▸ EXCERPT:

# Selling eggs



## kenkirkley (Feb 27, 2013)

I don't plan to sell any eggs in the beginning, but may later. What is the normal selling price for a dozen?


----------



## Apyl (Jun 20, 2012)

You'll have to wait until your ready to sell. Prices go up and down as feed prices go up and down. I would chekc craigslist for the going price in your area. I know frm fresh eggs dont sell for much here since alot of people already have chickens. But in more suburban areas they sell for more.


----------



## fodderfeed (Feb 14, 2013)

Here in Ohio they range from $1.00 a dozen to $3.50 depending on where you buy them the bigger farmers markets the more expensive. I sell mine for $1.00 a dozen.


----------



## rob (Jun 20, 2012)

i give mine away, it keeps the neighbours happy.


----------



## soccerchicken12 (Feb 8, 2013)

I give mine away to family! To other people I sell them for $2.00 a dozen here in stores they sell for $2.50 or $3.00.

▸ INFORMATION SHOWN:
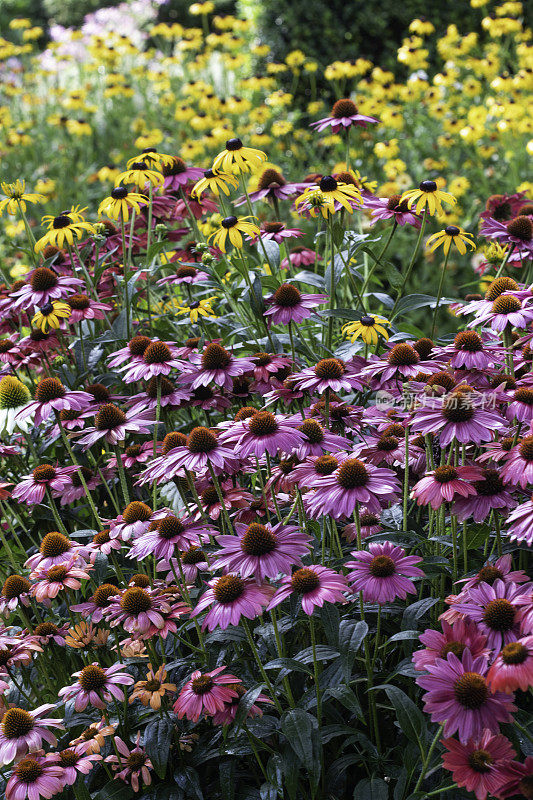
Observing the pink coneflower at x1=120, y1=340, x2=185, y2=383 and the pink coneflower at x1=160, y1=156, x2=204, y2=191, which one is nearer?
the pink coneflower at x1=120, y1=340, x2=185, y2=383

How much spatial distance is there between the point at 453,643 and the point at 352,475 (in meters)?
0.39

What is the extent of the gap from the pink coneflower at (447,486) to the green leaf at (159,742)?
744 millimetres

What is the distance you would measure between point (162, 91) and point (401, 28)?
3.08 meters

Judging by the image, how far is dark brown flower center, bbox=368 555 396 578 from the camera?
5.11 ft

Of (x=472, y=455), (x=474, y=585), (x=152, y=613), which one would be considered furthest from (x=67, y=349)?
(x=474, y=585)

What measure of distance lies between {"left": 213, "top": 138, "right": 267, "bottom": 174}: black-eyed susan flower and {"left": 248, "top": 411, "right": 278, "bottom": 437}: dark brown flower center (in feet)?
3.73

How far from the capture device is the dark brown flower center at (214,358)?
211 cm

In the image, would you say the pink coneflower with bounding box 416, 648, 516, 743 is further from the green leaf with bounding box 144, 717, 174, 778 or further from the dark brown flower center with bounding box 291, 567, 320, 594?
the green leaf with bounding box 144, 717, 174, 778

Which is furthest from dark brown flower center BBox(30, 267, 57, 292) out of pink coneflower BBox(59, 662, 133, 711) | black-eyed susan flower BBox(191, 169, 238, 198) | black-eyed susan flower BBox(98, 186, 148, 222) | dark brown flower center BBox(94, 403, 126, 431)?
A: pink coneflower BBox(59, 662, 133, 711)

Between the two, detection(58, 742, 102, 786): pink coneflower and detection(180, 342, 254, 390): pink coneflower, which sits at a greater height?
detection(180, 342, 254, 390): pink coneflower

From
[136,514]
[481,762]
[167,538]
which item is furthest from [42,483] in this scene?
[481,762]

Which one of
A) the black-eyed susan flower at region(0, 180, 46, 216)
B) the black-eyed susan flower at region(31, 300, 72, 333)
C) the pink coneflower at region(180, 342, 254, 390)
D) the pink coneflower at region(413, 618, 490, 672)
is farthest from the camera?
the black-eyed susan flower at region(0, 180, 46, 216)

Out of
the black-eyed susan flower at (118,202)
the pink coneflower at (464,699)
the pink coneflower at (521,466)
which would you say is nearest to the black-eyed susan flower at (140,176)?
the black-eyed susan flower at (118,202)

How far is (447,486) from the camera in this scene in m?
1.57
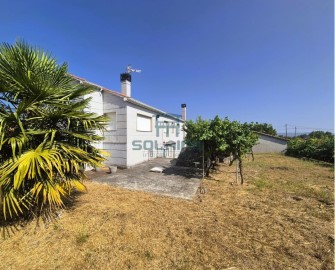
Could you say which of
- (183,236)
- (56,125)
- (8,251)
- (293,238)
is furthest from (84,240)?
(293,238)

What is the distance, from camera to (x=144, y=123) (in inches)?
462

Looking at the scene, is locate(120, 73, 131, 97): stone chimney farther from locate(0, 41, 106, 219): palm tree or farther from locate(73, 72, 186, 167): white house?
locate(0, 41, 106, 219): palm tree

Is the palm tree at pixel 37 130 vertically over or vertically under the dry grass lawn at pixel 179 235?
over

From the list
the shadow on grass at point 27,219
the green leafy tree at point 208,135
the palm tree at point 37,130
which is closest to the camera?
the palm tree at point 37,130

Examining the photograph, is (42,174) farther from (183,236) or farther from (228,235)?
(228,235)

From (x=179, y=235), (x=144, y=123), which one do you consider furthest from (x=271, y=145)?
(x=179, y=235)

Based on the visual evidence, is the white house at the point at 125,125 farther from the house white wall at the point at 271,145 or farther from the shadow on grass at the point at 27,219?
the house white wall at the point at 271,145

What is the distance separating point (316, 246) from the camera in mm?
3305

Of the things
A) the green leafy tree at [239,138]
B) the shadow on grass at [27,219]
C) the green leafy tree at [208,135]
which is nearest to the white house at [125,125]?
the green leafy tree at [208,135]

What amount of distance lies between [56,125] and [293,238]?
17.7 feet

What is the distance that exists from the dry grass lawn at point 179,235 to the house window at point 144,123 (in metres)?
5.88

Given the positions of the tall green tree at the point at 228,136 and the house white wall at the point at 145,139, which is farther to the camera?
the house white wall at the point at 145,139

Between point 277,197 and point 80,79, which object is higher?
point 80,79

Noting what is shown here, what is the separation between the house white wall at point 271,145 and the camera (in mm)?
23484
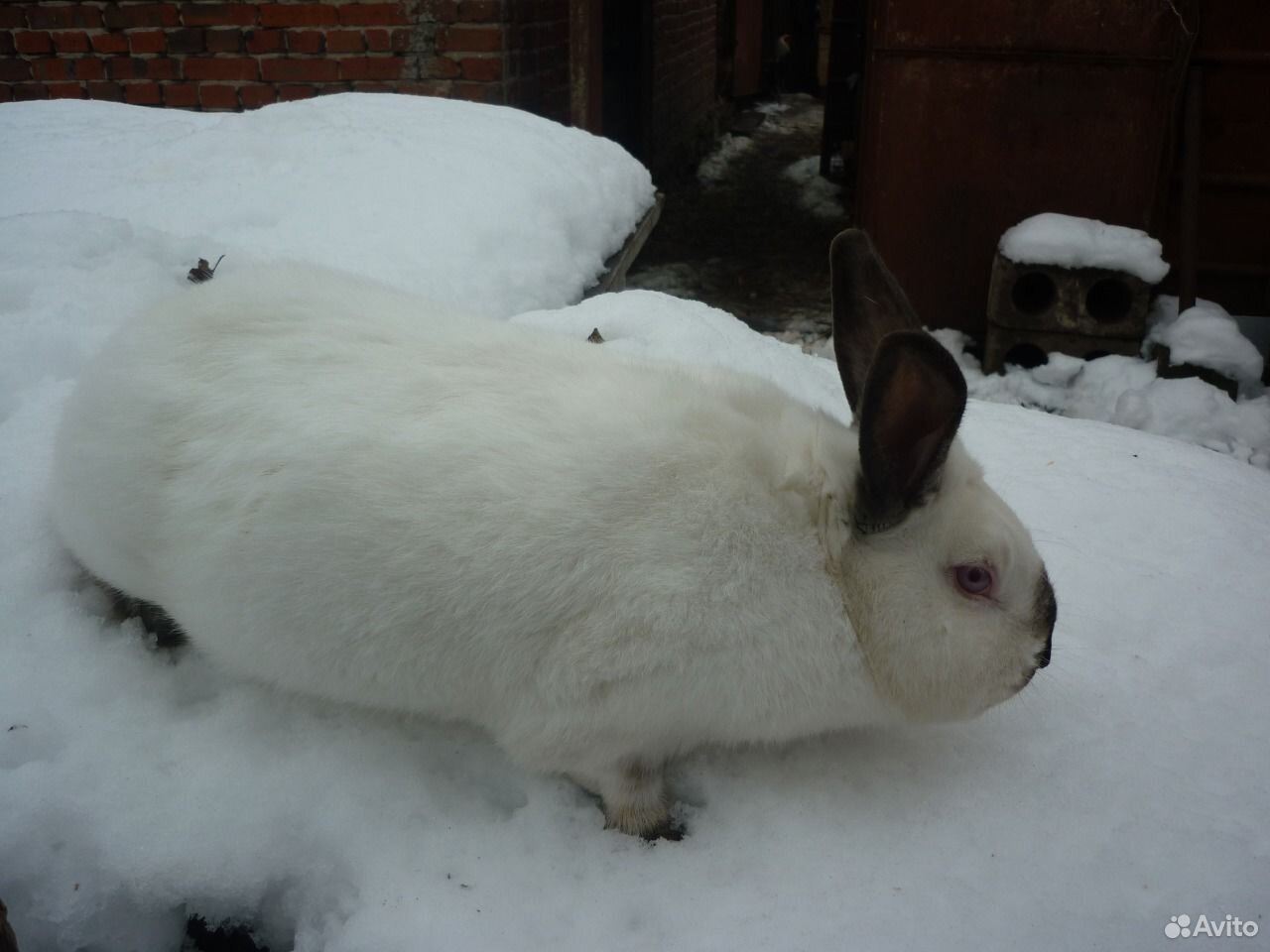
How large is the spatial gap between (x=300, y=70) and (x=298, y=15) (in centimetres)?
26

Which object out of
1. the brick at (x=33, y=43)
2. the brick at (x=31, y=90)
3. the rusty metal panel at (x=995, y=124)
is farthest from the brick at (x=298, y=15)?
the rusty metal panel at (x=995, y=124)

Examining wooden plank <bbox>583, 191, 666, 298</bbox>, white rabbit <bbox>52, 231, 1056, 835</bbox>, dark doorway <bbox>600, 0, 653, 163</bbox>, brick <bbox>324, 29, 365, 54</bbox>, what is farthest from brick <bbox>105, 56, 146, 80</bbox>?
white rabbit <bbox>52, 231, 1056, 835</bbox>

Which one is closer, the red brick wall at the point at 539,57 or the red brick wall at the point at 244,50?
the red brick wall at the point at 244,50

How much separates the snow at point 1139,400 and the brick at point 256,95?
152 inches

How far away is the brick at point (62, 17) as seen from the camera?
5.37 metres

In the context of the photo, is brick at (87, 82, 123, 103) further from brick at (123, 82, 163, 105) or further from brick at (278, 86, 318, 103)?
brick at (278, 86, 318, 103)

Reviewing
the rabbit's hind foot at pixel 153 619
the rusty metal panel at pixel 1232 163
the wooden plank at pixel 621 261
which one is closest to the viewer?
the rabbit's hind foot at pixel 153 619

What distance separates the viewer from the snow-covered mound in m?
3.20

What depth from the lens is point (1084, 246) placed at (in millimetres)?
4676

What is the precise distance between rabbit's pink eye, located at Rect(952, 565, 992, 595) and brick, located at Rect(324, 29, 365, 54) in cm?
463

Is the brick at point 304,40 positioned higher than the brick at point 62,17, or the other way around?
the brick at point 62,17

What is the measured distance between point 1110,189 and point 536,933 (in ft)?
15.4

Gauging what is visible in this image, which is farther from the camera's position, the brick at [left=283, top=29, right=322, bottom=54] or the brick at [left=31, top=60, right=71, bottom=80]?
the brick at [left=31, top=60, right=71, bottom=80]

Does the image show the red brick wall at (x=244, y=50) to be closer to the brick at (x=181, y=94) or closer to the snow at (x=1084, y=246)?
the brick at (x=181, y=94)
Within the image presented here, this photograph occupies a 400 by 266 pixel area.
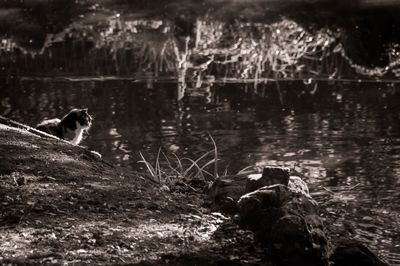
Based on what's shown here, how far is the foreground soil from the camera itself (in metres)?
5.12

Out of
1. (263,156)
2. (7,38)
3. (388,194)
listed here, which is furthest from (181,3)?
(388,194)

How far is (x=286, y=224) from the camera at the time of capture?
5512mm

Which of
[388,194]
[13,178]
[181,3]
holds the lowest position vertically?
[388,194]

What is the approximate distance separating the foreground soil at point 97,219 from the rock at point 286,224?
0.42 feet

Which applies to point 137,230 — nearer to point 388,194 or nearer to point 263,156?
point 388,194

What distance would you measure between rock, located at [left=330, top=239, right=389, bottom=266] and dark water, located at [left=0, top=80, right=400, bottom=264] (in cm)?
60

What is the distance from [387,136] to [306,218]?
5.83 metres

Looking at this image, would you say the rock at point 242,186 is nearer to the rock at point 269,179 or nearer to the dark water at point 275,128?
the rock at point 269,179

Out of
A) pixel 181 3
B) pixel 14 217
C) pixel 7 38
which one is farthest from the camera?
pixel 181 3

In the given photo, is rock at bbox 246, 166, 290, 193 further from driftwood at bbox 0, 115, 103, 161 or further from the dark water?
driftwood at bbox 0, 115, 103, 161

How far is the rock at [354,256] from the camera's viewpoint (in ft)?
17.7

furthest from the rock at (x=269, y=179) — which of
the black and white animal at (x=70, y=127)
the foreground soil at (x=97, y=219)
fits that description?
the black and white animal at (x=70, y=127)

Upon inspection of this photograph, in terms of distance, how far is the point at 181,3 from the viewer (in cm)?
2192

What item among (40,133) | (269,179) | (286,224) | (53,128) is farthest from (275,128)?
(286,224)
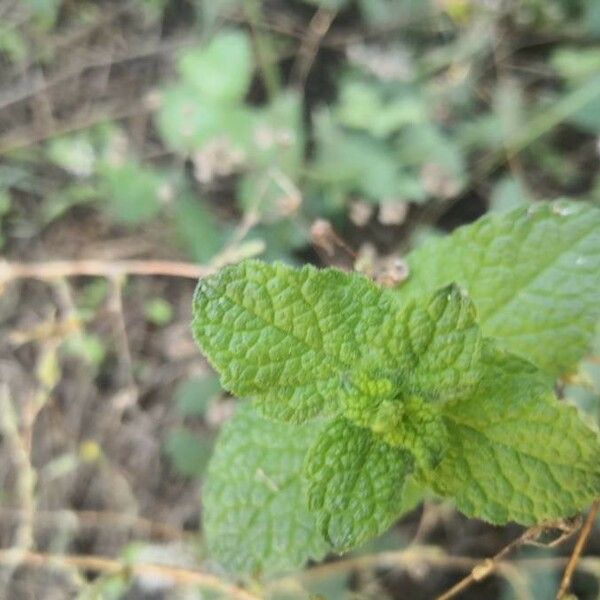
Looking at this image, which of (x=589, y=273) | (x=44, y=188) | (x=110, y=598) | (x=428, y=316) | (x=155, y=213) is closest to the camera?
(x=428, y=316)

▸ ACTIONS TO TAKE:
#1 List the usernames of everyone who posted in the egg-selling thread.
#2 Rewrite the part of the egg-selling thread starting at "## fodderfeed (Feb" and ending at "the neighbours happy.", with "Ohio" replaced by "Indiana".
#3 In the egg-selling thread, what price does fodderfeed charge for a dozen eggs?
The data that comes after the egg-selling thread is a separate set of material.

▸ EXPECTED RESULTS:
#1 kenkirkley, Apyl, fodderfeed, rob, soccerchicken12

#2
## fodderfeed (Feb 14, 2013)

Here in Indiana they range from $1.00 a dozen to $3.50 depending on where you buy them the bigger farmers markets the more expensive. I sell mine for $1.00 a dozen.


----------



## rob (Jun 20, 2012)

i give mine away, it keeps the neighbours happy.

#3 $1.00 a dozen